**Support d'exercice**:

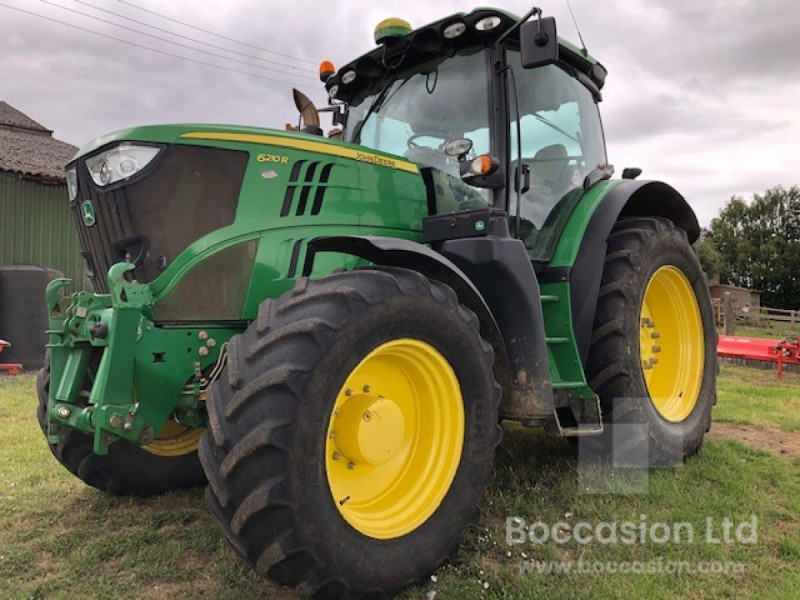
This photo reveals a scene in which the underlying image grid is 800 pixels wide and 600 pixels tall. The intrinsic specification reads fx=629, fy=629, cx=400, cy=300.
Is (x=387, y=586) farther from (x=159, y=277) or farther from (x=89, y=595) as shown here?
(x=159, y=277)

==

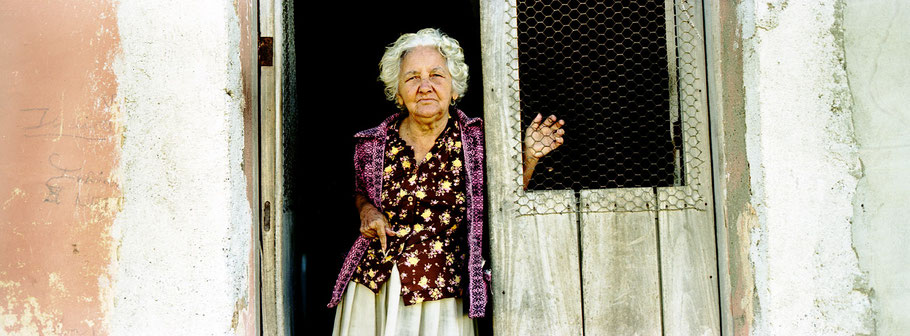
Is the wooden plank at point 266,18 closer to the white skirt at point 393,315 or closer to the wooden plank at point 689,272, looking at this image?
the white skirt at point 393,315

--

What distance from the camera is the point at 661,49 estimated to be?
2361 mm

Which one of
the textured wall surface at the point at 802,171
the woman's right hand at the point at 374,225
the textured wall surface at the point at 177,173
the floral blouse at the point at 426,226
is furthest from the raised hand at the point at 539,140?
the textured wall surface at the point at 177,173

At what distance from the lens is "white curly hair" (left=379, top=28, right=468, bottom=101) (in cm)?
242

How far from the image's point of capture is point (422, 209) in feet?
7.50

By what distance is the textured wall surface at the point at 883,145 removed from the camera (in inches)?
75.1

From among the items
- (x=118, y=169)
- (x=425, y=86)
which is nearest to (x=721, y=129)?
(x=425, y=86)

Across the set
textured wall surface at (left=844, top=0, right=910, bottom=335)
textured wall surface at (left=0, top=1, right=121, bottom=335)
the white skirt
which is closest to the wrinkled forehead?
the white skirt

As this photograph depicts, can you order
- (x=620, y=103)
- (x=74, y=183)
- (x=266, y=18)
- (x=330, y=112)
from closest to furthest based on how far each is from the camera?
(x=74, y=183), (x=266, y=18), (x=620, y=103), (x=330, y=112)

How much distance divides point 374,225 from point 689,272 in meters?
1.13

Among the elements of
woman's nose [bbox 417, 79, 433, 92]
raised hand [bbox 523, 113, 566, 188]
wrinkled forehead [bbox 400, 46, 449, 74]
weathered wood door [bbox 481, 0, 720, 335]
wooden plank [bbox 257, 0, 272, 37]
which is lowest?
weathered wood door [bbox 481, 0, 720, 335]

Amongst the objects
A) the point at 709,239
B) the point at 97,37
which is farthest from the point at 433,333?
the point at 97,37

**Consigne écrite**:
Renommez « textured wall surface » en « rough wall surface » dans les lignes qui vont de celle contenant « From among the items » jusqu'à celle contenant « (x=74, y=183), (x=266, y=18), (x=620, y=103), (x=330, y=112) » incluse, puis recopiez uniquement ces lignes sans rien y changer d'autre.

**Corrigé**:
From among the items
- (x=118, y=169)
- (x=425, y=86)
which is nearest to (x=721, y=129)?
(x=425, y=86)

Across the set
rough wall surface at (left=844, top=0, right=910, bottom=335)
rough wall surface at (left=0, top=1, right=121, bottom=335)
the white skirt
which is closest to the wrinkled forehead?
the white skirt

As this photograph depicts, can you order
- (x=620, y=103)
- (x=74, y=183)
- (x=266, y=18)
- (x=330, y=112)
from closest to furthest based on how far each is from the camera?
(x=74, y=183), (x=266, y=18), (x=620, y=103), (x=330, y=112)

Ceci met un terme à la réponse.